Arrangements during the Minority—Condition of France—Death of Charles VI.—Bedford's Marriage—Battle of Crévant—Release of the Scottish King—Battle of Verneuil—Gloucester's Marriage and its Consequences—Rivalry of Gloucester and Beaufort—Siege of Orleans—Battle of the Herrings—Joan of Arc—The March to Orleans—Relief of the Town—March to Rheims—Coronation of Charles—The Repulse from Paris—Capture of the Maid—Her Trial and Death—Coronation of Henry—Bedford Marries again—Congress of Arras—Death of Bedford—The Tudors—Contests between Beaufort and Gloucester—Henry's Marriage—Deaths of Gloucester and Beaufort—Disasters in France—Fall and Death of Suffolk.

Henry VI., on the death of his father, was scarcely nine months old. However prosperous his father had been, and however well fortified he seemed to have left him in the care of his mother and the ability and unity of his uncles, as well as the reverence of the people for their late brilliant king, no one who had studied history, even in the smallest degree, but must have foreseen in the course of so long a minority many troubles, and probably much disaster. It would, indeed, have been a miracle if the clashing ambitions of the blood-relations, and of other great men around the infant king's throne, had not produced much trouble and civil conflict. But the prospect of his power in France was still more critical. There he was the nominal heir to a throne of which his father had not lived to obtain possession—of a kingdom not yet entirely subdued by the British arms; a kingdom naturally hostile to an English ruler; a kingdom of proud, sensitive people, who, though they had consented to the ascendency of Henry V., in order to procure some degree of repose, yet had by no means forgotten the haughty and the cruel deeds of the English in their country; above all, a kingdom in which the rightful heir to the throne was still alive—in fact, had still most devoted adherents; and who presented to their feelings the image of a young prince unjustly and unnaturally excluded from his own great patrimony by an imbecile father and a haughty conqueror.

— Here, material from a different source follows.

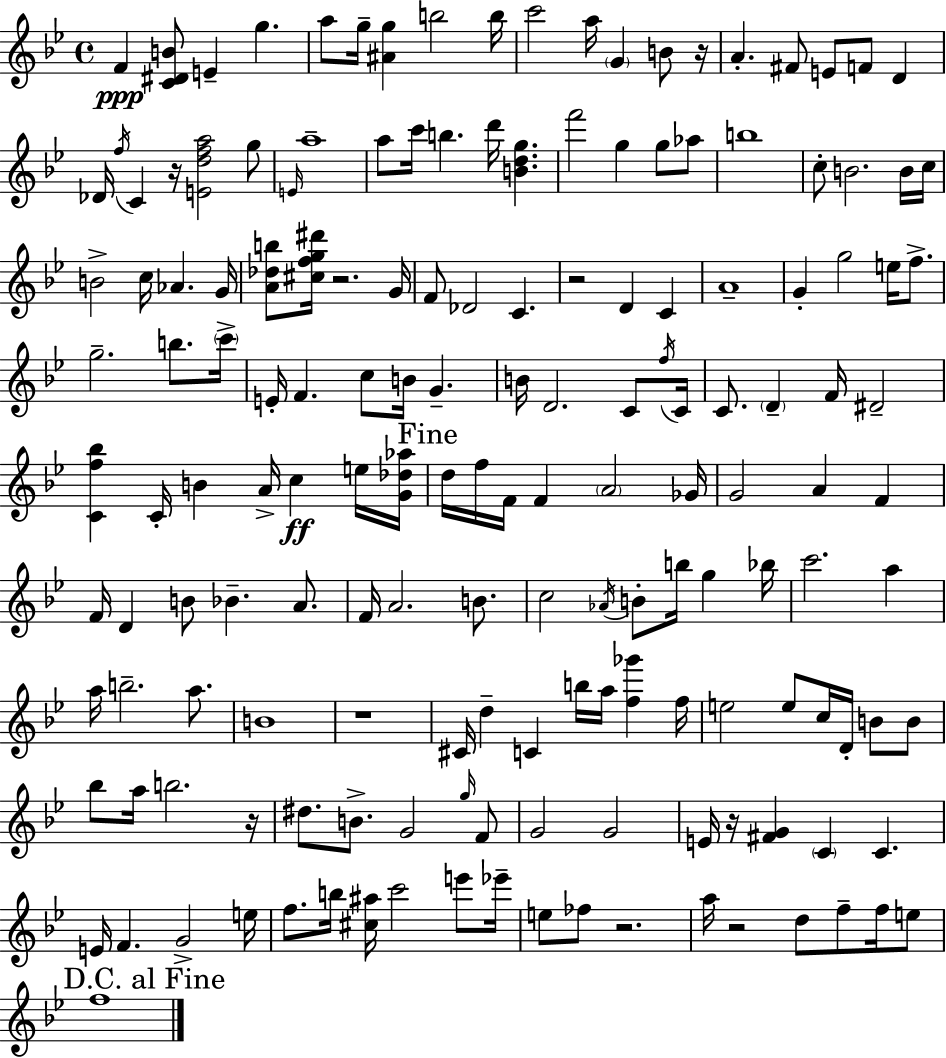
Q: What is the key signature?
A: BES major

The effect of these circumstances became first manifest in England. After the interment of Henry V., Queen Catherine retired to Windsor with her infant charge, and the Parliament proceeded to take measures for the security of the throne during the minority. The nobles during the reign of Henry V. had been held in perfect and respectful subordination by the ability and the high prestige of the king. Parliament had asserted its own, but sought not to encroach on the royal prerogative in the hands of a sovereign who showed no disposition to encroach on the popular rights. But now Parliament, and especially the House of Peers, showed unmistakable evidence of a consciousness of their augmented authority.